*** Opening Passage shown ***

Monday, 29 August 2016

Divine discontent and counting blessings

"What I would like to have is that we be blessed with a divine discontent. Always not quite satisfied with what we have, always driven to do better," Lee Hsien Loong said at his National Day Rally speech earlier last week.

J and M know this feeling well. Not only are they driven, they put themselves on tough roads and make their journeys well.

"At the same time" the PM added, "that we have the wisdom to count our blessings, so that we know how precious Singapore is, and we know how to enjoy it and to protect it."

Last week has been a truly happy week for us. It started with M's getting Academic Excellence award at her Founders Day. She also got citations for her leadership contributions as the vice chair of the school's Peer Support Board and her sporting achievements in softball at the school and national level. 

Then, we had an awesome joint birthday party with her grandpa: FM 75.16, we dubbed it. Her friends showed up in force. They composed a song specially for her. J organised party games, and toasted her. D did everything else. Friends mean a lot to her, and she means a lot to them.

Grandpa F is 75 and hard of hearing nowadays. Still I am so glad he still had enough amplification in his hearing aid to hear his big brother M's touching and funny speech. Later the weekend, I even managed to get him into the pool to do some Aqua-Walking, an activity he continued to do in Malacca, that really gladdened my heart.

Then, of course, J got conferred the President scholarship. He deserves it, and yet he has not become big headed about it. As Mrs Tan wisely said to him, in front of us, "it's just the start."

Photo from President Tony Tan's Facebook 

It's a new journey for him now. Well, beginning right now with a 9-day exercise in the Brunei jungles, on a 2-day ration, and a third of that all alone. It will test him and it will grow him, no doubt.

M will shortly be on a new journey too. She will soon be concluding her penultimate term in secondary school, and just as 2015 was a big finish for her, 2016 will be as well.

Then, as only He can, the reading at Mass last weekend was from the book of Ecclesiastes. A book of wisdom that is so wise it mocks wisdom, human wisdom that is. 

The happy week has been experienced. New journeys has started. And may we continue to be blessed with divine discontent. And every now and then, when contentment happens, we count them. 





Monday, 15 August 2016

Goodbye, GOATs

Though an avid reader, I couldn't say I've read Goethe, the German literary legend. I did watch a biopic on him (on a recent Saudia flight) so can appreciate this great man's poetry. That said, I am not a big fan of poetry. I would however count myself a sports fan. I could watch most sports competitions. I could watch most sports movies and of course enjoy reading sports stories, esp that penned by one of my favourite columnist, Rohit Brijnath at the Straits Times, who started his column with Goethe, as the Rio Olympics got underway earlier this month.

*** Closing Passage shown ***

• [Task instructions]: Write the next part of the blog posts on family milestones and the Rio Olympics, starting right after their final sentence.

*** Opening Provided data ***

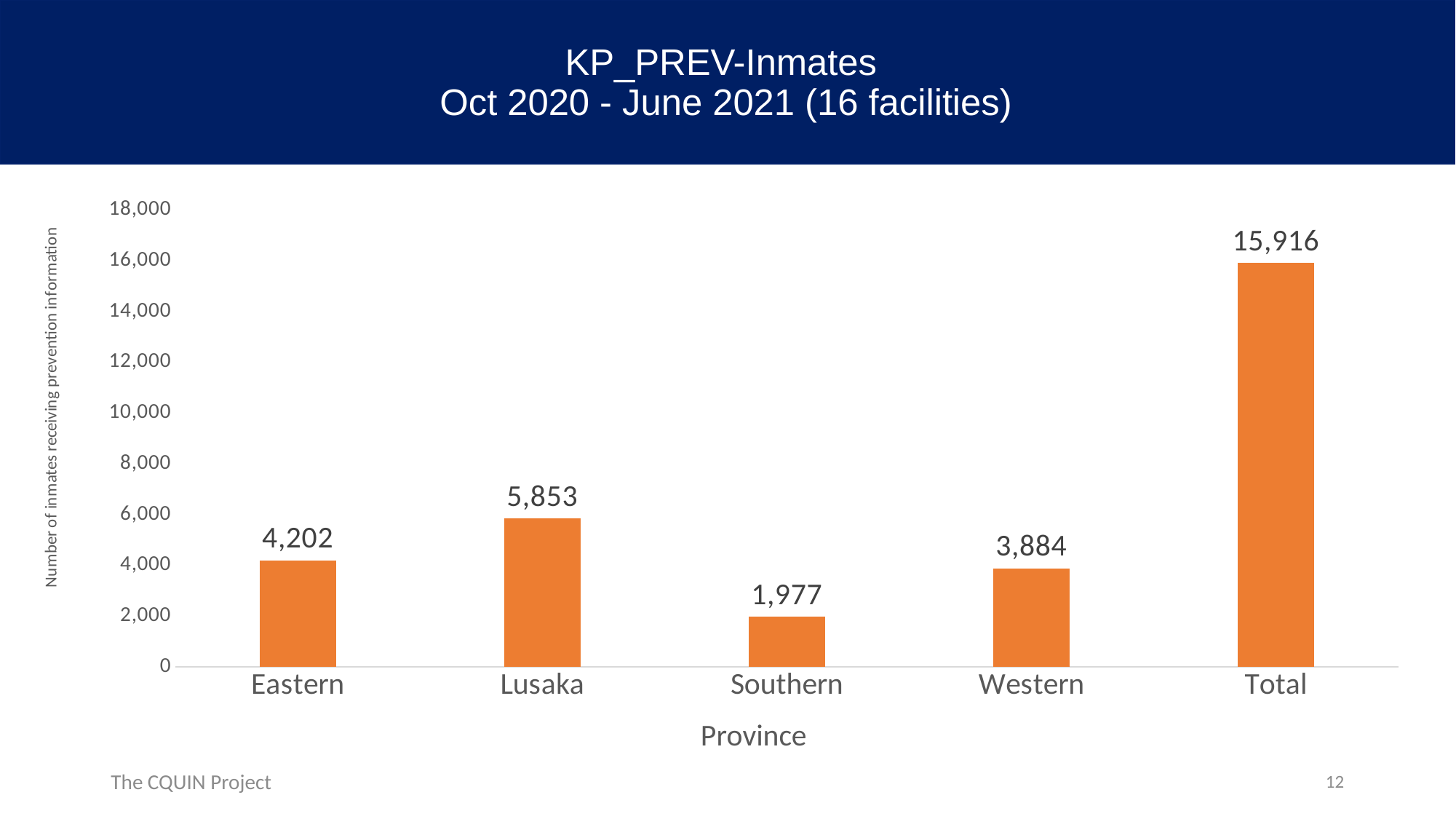
Which province (excluding Total) has the highest value? Lusaka Is the value for Total greater or less than 14,000? greater Which category has the lowest value? Southern Which is larger, the value for Eastern or the value for Western? Eastern What is the value for Southern? 1,977 How many bars are shown in the chart? 5 What is the value for Lusaka? 5,853 What is the difference between the values for Lusaka and Eastern? 1,651 What is the label of the x axis? Province What is the value shown for Total? 15,916 What is the value for Western? 3,884 What kind of chart is shown on the slide? bar chart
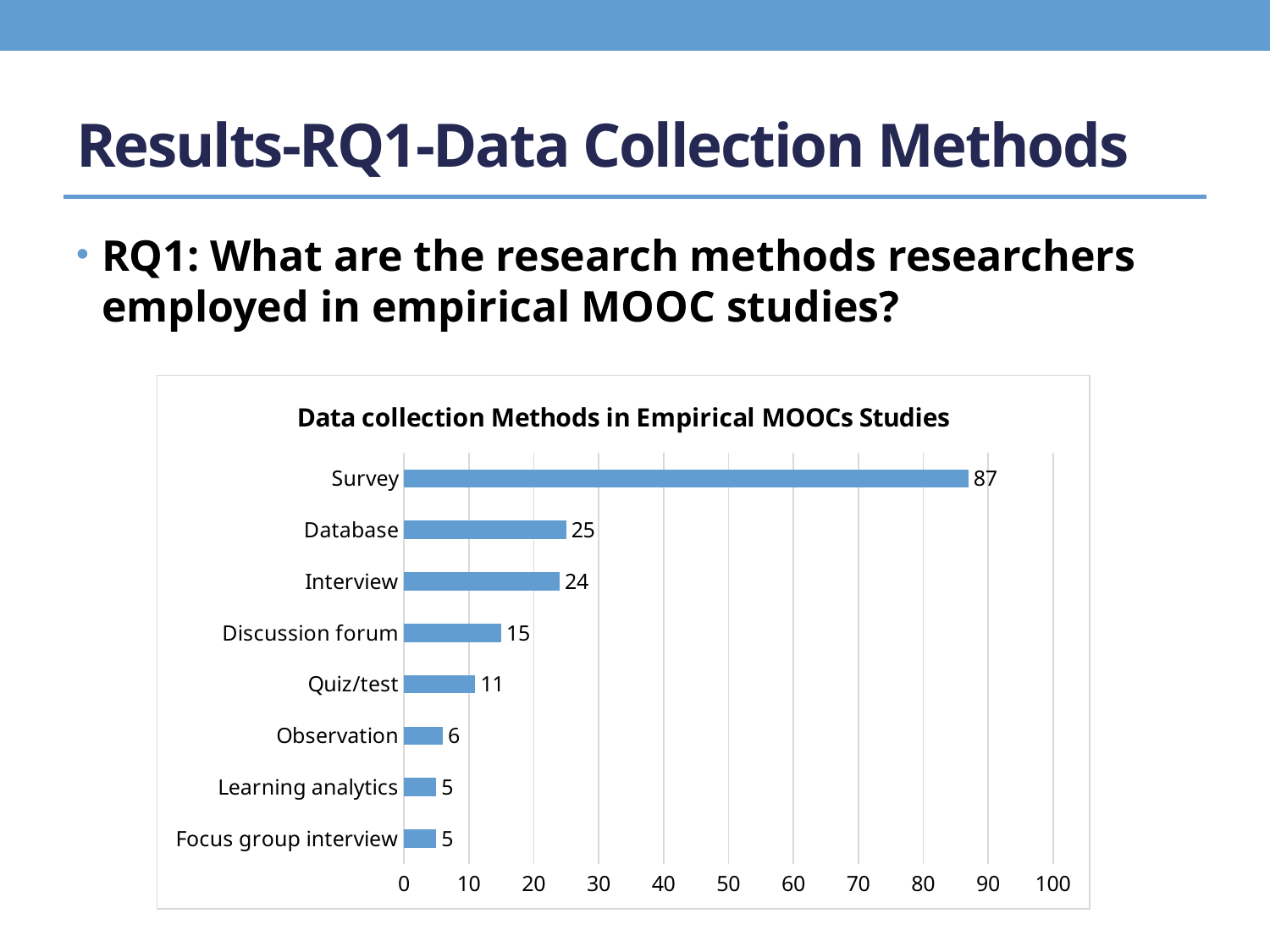
Which is larger, the value for Observation or the value for Discussion forum? Discussion forum Which is larger, the value for Database or the value for Quiz/test? Database How many data collection methods are shown in the chart? 8 What is the value for Discussion forum? 15 What is the value for Survey? 87 What is the title of the chart? Data collection Methods in Empirical MOOCs Studies What is the value for Quiz/test? 11 What kind of chart is shown on the slide? Bar chart Is the value for Survey greater or less than 80? greater What is the difference between the values for Interview and Discussion forum? 9 Which data collection method has the highest value? Survey What is the difference between the values for Survey and Database? 62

*** Closing Provided data ***

• [Solved problem]:
"If Johann Wolfgang von Goethe, the great German writer, had arrived in Rio for one last look at Michael Phelps and Usain Bolt, he might have felt moved to write a celebratory poem. Goethe, after all, wrote that "I love those who yearn for the impossible" and in spikes and Speedos, over somewhat similar distances of the 100m and 200m, the long-legged Jamaican and long-armed American have repeatedly and lyrically done just that.

Goethe wrote one of his finest poems in his 70s and as these relatively sporting geriatrics exit the Games they, too, are ambitious even if ancient. Phelps is 31 years, five Olympics and 18 golds old; Bolt is a 29-year-old, four-Games, six-gold relic. Together they have more gold than Brazil has collected in 21 Games. It makes you think that if the German writer's works were often set to music, then these men will probably be set in stone and steel. In fact in Germany, years ago, a statue of Bolt emerged which was impossibly impressive: It was made of iron bolts.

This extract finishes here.